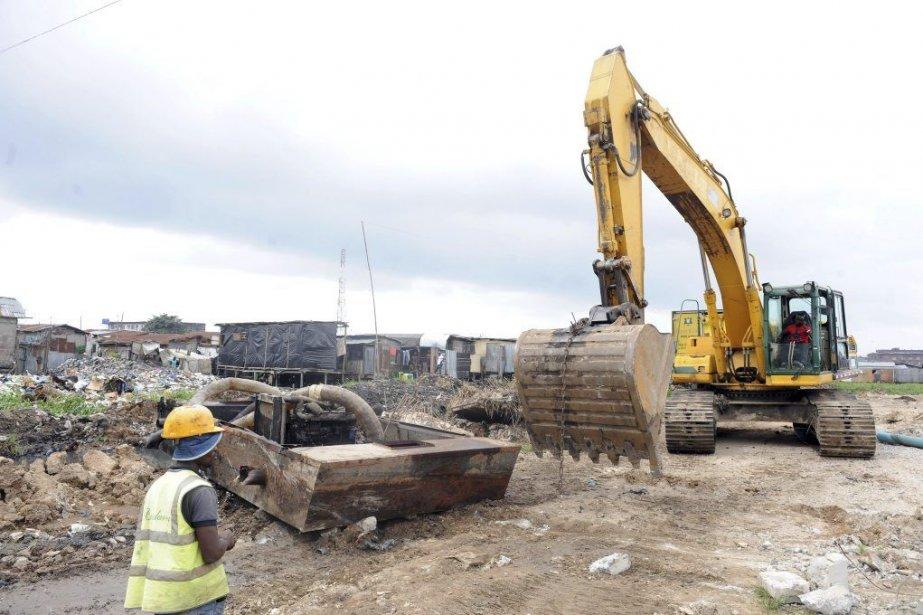Selon des ONG, des bulldozers ont démoli 266... (PHOTO PIUS UTOMI EKPEI, AFP)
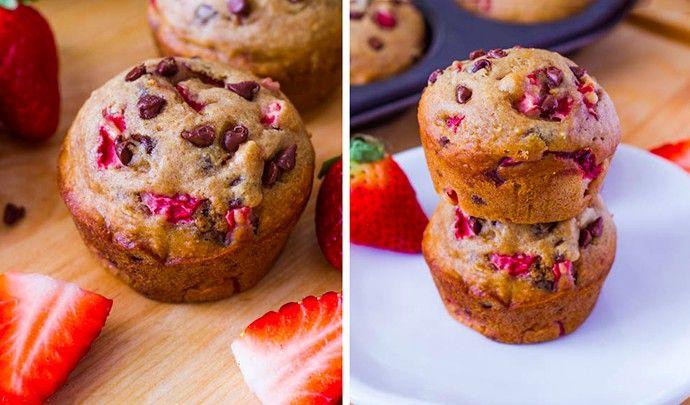 Připravte si doma jednoduché muffinky, které jsou téměř bez tuku. Skvělá ovocná chuť v kombinaci s čokoládou je hotová mňamka!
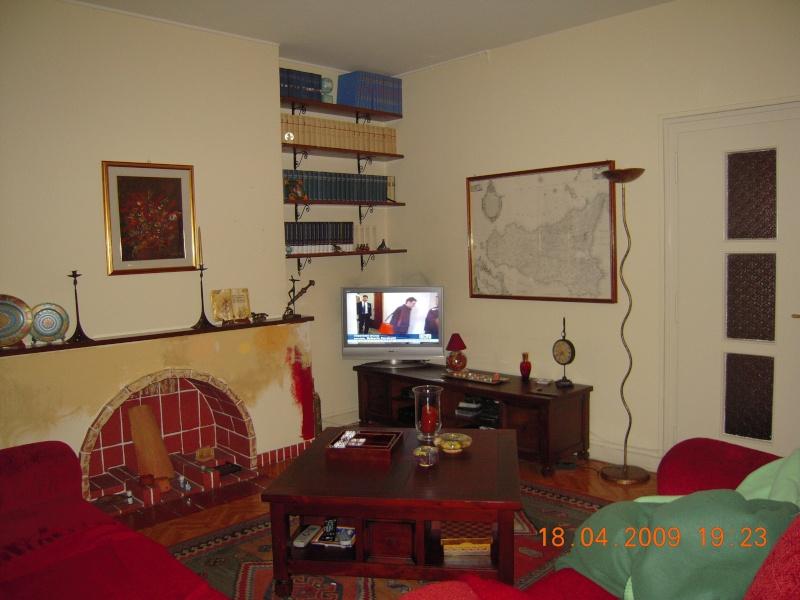 Relooking du salon avec canape 39 bordeaux - Salon couleur bordeaux ...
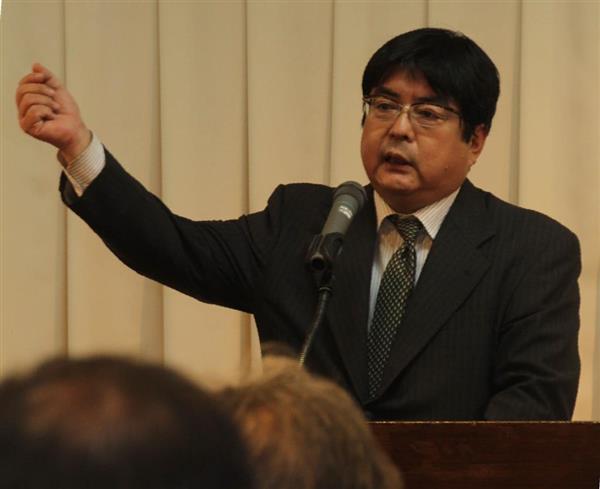 講演する阿比留瑠比・産経新聞政治部編集委員=6月15日、松江市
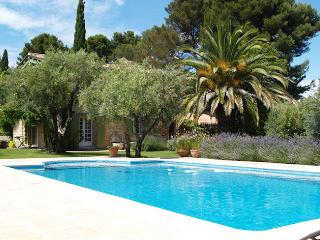 Le Castellet Provence Var, superb country house 8p. 6 ml from the beach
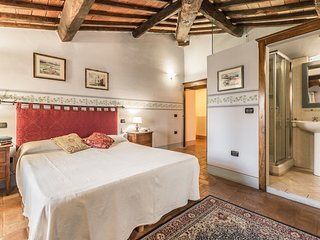 5 bedroom Villa in Monterchi, Tuscany, Italy : ref 5239212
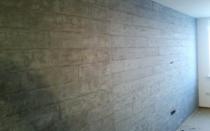 Декоративная штукатурка под бетон — характеристики, применение и самостоятельная отделка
----
▶ How to complete this task
Send back the entries above exactly. Skip the images.

▶ Output for this task
Selon des ONG, des bulldozers ont démoli 266... (PHOTO PIUS UTOMI EKPEI, AFP)
 Připravte si doma jednoduché muffinky, které jsou téměř bez tuku. Skvělá ovocná chuť v kombinaci s čokoládou je hotová mňamka!
 Relooking du salon avec canape 39 bordeaux - Salon couleur bordeaux ...
 講演する阿比留瑠比・産経新聞政治部編集委員=6月15日、松江市
 Le Castellet Provence Var, superb country house 8p. 6 ml from the beach
 5 bedroom Villa in Monterchi, Tuscany, Italy : ref 5239212
 Декоративная штукатурка под бетон — характеристики, применение и самостоятельная отделка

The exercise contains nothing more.